A decisão de lutar empregando técnicas e táticas locais de combate foi decisiva para a vitória luso-brasileira na Primeira Batalha dos Guararapes. O conhecimento do terreno, as táticas de ataques furtivos, a guerra de guerrilhas, o emprego da surpresa e da tática de emboscadas foram características marcantes das tropas patrióticas.
Em termos de baixas de combate, do lado patriótico somaram-se 84 mortos e 400 feridos, em números aproximados; do lado holandês, 1.200 mortos e 700 feridos.
Os sucessos obtidos na Primeira Batalha de Guararapes tiveram grande repercussão em Portugal e nos demais Núcleos da Colônia, provocando mudanças de intenções da Coroa Portuguesa e de prognósticos para uma possível vitória final, com a expulsão total dos invasores holandeses.

Segunda Batalha de Guararapes
Após a Primeira Batalha de Guararapes, os holandeses permaneceram sitiados no Recife, de onde só podiam sair pelo mar. Para desvencilharem-se da insultante posição, eles tentaram novamente sair por terra da cidade. Seus objetivos eram romper o cerco, antecipar-se na ocupação do Boqueirão e prosseguir para conquistar o sul de Pernambuco. Na noite de 17 para 18 de fevereiro de 1649, o Exército Holandês partiu com 10 regimentos e mais de 3.500 homens para os Montes Guararapes, onde ocupou posições em dispositivo de expectativa. Os luso-brasileiros tomaram conhecimento dos movimentos do inimigo e o Mestre-de-Campo Barreto de Menezes deu ordens ao Exército Patriota para que rumasse em direção aos Montes Guararapes e ocupasse posições ao sul, surpreendendo o oponente. Na manhã de 19 de fevereiro de 1649, foi ordenado o ataque. As tropas holandesas foram encurraladas, de novo, pelos soldados patrióticos em Guararapes, acabando obrigadas a recuar em pânico para o Recife, onde permaneceram na situação de prisioneiros até 1654.

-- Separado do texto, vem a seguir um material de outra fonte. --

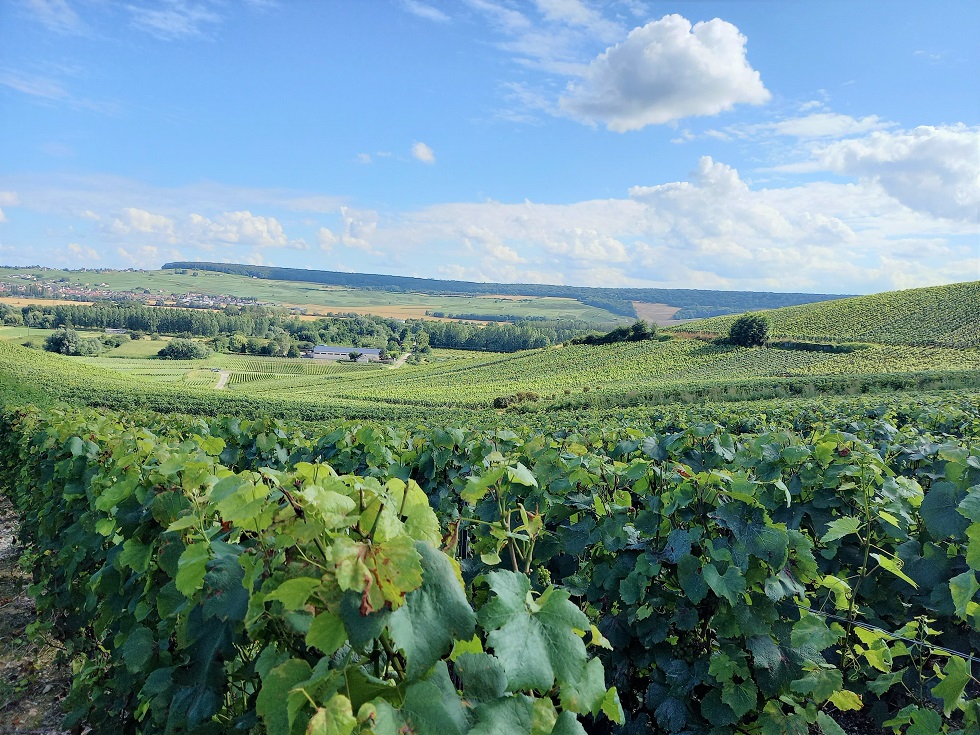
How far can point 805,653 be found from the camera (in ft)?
7.34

Na Segunda Batalha dos Guararapes, mais de 1.000 homens do Exército Holandês foram mortos ou presos, contra apenas 40 mortos e 200 feridos do lado das tropas luso-brasileiras.

A rendição holandesa
A Insurreição Pernambucana conseguiu seu intento final quando os holandeses, enfraquecidos após uma Guerra contra a Inglaterra (1652), retiraram-se do solo pátrio, após a Rendição na Campina da Taborda, assinada pelo Comandante Sigismundo Von Schkoppe, em 24 de janeiro de 1654.

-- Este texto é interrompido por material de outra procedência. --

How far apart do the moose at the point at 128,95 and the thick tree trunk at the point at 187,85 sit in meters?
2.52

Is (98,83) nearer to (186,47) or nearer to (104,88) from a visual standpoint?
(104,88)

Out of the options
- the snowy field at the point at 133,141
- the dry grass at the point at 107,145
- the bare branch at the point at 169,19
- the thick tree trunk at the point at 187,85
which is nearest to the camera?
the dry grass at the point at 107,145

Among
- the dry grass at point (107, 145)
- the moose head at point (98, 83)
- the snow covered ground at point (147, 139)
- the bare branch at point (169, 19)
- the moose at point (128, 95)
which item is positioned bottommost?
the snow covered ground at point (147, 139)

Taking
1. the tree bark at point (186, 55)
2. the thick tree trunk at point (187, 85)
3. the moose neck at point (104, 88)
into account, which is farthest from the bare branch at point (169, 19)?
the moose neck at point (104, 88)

A soberania portuguesa sobre a Vila do Recife foi reconhecida pela Holanda no Tratado de Paz de Haia, de 1661.
Mas para que desistissem definitivamente das terras coloniais na América, Portugal teve que pagar pesada indenização aos holandeses.

O legado
Os episódios históricos nos Montes Guararapes são celebrados como os primeiros momentos em que os habitantes da América Portuguesa ajudaram a moldar aquilo que se tornaria a identidade brasileira, pois, pela primeira vez, os principais grupos étnicos do futuro país se uniram para rechaçar a fragmentação do território.
O dia 19 de abril, data da Primeira Batalha dos Guararapes, foi consagrado como o Dia do Exército Brasileiro, uma vez que aquele momento representou, simbolicamente, a mobilização inédita de um exército genuinamente nacional.